Conversely, if you identify a downward trend, you would enter your trade slightly below the current market price. This positioning gives the asset room to decline further before potentially bouncing back. Your sell order (or limit order) would be placed below the current price, triggering your exit from the position when the price begins to rise. 

The underlying principle behind momentum trading is the “momentum effect.” This effect suggests that assets with high returns (or low returns) are likely to be followed by additional high returns (or low returns) in the future. Therefore, an asset’s momentum is an indicator of its acceleration in price. Positive momentum indicates that a stock is rising at a faster rate than usual, while negative momentum suggests that it is falling more rapidly than normal.

By leveraging momentum trading, traders aim to capture the potential profits associated with these price accelerations. They closely monitor the momentum of the asset and execute trades accordingly, seeking to ride the trend until signs of reversal or weakening momentum appear.

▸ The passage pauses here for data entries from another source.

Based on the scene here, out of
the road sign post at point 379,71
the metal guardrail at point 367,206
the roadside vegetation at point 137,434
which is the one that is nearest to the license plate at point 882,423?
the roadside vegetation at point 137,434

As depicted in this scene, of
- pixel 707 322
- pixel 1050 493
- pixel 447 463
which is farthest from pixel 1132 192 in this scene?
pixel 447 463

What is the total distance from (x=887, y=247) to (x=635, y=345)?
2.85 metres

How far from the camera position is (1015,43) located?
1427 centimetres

It’s important to note that momentum trading, like any investment strategy, carries risks. Trends can reverse suddenly, leading to potential losses. Risk management techniques, such as the use of stop-loss orders, are crucial to protect against adverse market movements and ensure controlled trading.


What are the key benefits of momentum trading?

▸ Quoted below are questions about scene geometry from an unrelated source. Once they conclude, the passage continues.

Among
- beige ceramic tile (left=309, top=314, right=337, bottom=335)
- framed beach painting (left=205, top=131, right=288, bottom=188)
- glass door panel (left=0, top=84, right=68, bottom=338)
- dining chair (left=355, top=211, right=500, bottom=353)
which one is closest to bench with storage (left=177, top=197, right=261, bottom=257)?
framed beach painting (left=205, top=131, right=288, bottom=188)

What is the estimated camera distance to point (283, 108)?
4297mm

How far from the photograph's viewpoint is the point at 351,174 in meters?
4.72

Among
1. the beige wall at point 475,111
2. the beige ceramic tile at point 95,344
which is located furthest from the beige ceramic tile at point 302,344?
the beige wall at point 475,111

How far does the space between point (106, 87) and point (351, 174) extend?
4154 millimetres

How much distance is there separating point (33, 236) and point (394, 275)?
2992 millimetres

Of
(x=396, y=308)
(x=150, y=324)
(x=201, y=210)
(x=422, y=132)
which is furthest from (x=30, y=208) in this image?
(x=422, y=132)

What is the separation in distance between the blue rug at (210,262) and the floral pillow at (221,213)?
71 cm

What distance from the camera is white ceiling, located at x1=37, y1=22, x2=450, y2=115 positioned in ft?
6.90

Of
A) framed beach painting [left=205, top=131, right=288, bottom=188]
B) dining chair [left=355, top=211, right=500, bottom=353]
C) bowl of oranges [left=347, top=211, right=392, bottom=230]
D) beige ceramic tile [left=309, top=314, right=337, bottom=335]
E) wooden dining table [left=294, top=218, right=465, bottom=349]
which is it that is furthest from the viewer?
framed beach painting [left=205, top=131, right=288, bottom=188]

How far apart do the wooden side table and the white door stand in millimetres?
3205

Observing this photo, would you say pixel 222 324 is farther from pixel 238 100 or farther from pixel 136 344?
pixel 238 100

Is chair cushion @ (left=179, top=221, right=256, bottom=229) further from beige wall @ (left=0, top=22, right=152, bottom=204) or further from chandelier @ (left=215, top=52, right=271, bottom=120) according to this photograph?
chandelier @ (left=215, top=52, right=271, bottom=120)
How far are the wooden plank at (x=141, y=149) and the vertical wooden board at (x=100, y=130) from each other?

Momentum trading in India offers several potential benefits. Firstly, it allows traders to take advantage of solid price trends and capture significant profit potential. Secondly, momentum trading can provide opportunities for quick trades and generate short-term gains. Additionally, it can be applied to various financial markets in India, including stocks, commodities, and currencies, offering diversification options.

Are there any risks associated with momentum trading?

Yes, momentum trading carries inherent risks. One of the primary risks is the potential for sudden trend reversals, which can lead to losses if positions are not managed appropriately. There can be increased volatility during market fluctuations and trades executed based on momentum indicators may result in false signals.

What are some commonly used indicators for momentum trading in India?

Traders in India often use a variety of indicators to measure momentum in the markets. Some commonly used indicators include Relative Strength Index (RSI), Moving Average Convergence Divergence (MACD), Stochastic Oscillator, and Average Directional Index (ADX). These indicators help identify overbought or oversold conditions, confirm trends, and provide signals for potential entry or exit points.

Can momentum trading be applied to different timeframes in India?

Yes, momentum trading can be applied to different time frames depending on the trader’s preference and trading style. Short-term momentum trading focuses on quick price movements and may involve trades executed within minutes, hours, or days. On the other hand, longer-term momentum trading considers daily, weekly, or monthly charts to identify sustained trends and may involve holding positions for weeks to months.